* [Problem to work on]:
Every line in the entries that holds "https" should be identified and copied.

Collection entries:
== == ==
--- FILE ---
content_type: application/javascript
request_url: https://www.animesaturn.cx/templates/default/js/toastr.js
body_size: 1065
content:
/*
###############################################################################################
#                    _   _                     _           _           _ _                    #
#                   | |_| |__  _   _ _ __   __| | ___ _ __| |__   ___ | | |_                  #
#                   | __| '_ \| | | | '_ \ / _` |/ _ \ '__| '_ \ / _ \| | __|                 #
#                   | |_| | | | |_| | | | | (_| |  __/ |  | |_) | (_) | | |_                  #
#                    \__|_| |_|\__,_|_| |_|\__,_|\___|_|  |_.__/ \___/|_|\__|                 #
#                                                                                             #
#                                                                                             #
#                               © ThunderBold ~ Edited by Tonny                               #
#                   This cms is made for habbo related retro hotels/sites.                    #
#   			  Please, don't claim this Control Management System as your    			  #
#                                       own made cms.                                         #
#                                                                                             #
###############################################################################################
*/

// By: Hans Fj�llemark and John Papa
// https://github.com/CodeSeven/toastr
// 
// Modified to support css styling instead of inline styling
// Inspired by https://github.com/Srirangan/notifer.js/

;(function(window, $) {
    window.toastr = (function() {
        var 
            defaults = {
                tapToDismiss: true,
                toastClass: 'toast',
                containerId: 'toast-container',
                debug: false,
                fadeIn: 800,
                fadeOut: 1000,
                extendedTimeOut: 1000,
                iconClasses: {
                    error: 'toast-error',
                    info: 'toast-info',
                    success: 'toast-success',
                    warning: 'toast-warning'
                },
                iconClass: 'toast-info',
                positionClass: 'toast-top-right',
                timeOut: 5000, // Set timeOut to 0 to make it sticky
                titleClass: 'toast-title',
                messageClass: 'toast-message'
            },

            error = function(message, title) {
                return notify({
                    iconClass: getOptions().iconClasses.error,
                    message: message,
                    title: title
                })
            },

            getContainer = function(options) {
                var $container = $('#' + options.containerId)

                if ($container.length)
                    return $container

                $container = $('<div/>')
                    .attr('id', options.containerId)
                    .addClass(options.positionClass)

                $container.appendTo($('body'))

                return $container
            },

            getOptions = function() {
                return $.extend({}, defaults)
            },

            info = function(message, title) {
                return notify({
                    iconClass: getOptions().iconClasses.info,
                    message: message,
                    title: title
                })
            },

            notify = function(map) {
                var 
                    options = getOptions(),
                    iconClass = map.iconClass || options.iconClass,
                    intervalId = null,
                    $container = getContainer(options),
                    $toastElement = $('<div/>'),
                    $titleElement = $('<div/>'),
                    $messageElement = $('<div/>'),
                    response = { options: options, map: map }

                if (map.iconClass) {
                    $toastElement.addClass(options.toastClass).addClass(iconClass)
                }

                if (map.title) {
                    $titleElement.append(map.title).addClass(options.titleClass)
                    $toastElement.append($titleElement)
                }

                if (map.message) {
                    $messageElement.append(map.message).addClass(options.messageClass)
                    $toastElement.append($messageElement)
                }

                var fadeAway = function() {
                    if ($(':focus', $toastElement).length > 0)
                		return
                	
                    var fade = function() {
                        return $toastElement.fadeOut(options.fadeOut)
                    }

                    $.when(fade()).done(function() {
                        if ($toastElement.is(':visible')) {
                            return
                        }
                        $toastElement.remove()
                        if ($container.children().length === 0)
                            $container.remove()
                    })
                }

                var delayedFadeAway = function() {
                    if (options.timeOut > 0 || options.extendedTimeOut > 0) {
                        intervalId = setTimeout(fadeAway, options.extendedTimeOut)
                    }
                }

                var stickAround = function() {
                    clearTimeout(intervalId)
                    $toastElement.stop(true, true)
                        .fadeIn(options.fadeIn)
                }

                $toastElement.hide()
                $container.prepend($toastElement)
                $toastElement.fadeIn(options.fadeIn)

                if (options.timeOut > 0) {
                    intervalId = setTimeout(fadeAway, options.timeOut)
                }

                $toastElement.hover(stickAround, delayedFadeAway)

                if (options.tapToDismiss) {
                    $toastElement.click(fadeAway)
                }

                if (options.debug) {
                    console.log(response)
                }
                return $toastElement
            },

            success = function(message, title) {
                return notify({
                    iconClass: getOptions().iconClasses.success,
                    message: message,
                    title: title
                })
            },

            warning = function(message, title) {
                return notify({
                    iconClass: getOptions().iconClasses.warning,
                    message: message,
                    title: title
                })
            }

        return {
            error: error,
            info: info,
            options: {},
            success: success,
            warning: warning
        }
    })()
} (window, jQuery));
== == ==
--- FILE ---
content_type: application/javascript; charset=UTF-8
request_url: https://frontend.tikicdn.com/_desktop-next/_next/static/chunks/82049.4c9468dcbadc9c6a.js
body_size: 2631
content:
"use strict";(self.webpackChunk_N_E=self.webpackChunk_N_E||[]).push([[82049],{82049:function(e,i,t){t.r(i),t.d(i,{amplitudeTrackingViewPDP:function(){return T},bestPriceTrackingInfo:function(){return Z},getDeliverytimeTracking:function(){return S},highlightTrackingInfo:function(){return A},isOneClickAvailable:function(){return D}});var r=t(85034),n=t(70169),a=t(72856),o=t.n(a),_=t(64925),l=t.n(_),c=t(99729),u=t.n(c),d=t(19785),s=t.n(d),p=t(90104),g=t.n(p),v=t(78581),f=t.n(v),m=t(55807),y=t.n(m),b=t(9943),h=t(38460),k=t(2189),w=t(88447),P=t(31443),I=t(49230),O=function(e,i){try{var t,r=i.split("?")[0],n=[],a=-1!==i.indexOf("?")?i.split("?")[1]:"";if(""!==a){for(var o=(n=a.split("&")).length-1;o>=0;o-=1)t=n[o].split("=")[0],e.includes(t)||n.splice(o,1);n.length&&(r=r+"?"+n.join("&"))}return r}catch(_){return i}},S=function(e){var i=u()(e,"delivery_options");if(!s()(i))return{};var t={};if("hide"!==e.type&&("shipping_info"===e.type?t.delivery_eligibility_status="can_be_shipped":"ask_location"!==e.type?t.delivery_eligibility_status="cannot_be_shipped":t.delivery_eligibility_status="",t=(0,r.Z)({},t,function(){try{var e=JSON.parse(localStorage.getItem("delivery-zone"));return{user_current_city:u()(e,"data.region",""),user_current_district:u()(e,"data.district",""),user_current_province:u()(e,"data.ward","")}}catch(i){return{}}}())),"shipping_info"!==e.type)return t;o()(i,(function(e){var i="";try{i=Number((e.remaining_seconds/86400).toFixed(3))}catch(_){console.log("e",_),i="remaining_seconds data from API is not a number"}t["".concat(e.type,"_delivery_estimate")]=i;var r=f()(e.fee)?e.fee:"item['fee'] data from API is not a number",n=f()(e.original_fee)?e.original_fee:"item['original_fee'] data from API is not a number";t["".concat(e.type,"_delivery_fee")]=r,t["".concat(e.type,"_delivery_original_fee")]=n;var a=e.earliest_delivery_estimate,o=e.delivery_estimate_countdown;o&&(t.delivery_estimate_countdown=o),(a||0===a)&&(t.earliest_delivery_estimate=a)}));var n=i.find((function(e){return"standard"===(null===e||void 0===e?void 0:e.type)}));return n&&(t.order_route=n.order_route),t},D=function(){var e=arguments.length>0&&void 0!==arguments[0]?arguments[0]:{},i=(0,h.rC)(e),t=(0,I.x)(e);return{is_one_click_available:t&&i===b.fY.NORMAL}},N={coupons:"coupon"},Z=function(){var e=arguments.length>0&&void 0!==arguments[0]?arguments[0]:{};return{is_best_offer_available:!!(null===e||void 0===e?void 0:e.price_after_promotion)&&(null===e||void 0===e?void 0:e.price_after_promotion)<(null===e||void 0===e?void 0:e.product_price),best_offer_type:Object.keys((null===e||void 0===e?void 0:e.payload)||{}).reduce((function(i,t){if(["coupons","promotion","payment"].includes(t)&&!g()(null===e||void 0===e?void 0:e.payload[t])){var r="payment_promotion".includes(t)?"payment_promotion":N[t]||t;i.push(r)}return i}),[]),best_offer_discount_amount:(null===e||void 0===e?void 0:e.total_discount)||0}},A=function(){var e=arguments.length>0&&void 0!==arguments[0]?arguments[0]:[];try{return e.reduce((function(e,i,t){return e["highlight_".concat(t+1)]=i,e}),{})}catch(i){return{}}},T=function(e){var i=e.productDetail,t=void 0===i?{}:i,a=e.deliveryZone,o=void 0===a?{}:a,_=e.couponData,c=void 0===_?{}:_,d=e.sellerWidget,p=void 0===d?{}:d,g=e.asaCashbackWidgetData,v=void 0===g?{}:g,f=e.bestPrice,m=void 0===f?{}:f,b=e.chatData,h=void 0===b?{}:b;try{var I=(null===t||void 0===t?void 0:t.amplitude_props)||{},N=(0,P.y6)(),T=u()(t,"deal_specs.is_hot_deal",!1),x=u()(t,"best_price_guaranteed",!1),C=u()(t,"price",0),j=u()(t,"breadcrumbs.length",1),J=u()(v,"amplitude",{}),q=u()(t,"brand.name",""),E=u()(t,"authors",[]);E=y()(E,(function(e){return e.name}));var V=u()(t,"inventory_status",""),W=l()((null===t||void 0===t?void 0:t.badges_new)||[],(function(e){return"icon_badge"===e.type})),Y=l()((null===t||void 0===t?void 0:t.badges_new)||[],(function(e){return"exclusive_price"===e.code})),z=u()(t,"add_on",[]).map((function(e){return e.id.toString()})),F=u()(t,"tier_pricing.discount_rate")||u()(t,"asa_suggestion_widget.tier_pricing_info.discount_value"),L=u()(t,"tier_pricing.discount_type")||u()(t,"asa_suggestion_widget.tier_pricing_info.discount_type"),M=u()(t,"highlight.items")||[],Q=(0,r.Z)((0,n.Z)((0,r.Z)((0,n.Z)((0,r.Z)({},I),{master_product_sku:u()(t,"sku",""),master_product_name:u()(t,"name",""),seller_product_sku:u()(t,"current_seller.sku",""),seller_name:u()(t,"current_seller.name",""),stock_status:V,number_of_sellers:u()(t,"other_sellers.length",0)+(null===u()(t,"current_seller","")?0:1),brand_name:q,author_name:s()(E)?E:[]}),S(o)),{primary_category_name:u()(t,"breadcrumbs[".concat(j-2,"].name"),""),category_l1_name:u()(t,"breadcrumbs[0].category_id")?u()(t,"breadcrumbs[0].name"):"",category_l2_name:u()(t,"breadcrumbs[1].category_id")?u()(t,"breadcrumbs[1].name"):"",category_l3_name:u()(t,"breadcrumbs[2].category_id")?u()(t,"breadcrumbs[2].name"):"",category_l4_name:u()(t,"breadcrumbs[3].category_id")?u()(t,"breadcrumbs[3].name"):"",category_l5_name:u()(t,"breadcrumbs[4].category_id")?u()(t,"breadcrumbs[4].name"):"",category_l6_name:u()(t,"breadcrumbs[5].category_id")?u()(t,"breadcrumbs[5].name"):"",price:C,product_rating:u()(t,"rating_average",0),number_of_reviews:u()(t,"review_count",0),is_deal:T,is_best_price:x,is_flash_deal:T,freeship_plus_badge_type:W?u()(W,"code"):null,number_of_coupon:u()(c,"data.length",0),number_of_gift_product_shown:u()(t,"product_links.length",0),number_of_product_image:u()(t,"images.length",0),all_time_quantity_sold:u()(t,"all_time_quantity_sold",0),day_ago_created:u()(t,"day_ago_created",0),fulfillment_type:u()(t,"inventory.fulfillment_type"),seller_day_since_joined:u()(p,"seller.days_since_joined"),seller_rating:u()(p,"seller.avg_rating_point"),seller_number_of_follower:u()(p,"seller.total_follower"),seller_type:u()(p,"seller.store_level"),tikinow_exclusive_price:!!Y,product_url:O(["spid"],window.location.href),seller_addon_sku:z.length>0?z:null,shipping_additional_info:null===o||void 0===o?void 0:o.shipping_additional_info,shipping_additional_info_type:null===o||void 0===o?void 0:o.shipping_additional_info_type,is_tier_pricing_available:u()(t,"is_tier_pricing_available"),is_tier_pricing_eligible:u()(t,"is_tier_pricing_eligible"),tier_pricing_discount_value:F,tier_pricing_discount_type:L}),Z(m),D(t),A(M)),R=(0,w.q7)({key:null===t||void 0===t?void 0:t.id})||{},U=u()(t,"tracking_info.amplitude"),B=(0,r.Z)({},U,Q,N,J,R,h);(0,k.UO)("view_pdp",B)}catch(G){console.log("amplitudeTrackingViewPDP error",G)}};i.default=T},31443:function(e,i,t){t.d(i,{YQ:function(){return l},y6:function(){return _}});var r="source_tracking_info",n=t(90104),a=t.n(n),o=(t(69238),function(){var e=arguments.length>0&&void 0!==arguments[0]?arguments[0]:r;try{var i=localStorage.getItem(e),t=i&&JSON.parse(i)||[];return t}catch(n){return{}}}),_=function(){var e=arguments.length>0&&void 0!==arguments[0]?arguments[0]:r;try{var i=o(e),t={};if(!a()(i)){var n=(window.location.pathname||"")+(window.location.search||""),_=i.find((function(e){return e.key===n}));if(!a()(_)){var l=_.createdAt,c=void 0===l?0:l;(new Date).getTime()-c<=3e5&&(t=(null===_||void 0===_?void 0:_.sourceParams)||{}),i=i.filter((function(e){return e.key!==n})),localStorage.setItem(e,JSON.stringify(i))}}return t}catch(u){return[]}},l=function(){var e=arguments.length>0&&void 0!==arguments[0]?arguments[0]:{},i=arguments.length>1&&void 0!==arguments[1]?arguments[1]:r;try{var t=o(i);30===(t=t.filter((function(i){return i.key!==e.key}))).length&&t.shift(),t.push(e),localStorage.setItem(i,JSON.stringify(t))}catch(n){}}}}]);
== == ==
* [Answer box]:
request_url: https://www.animesaturn.cx/templates/default/js/toastr.js
// https://github.com/CodeSeven/toastr
// Inspired by https://github.com/Srirangan/notifer.js/
request_url: https://frontend.tikicdn.com/_desktop-next/_next/static/chunks/82049.4c9468dcbadc9c6a.js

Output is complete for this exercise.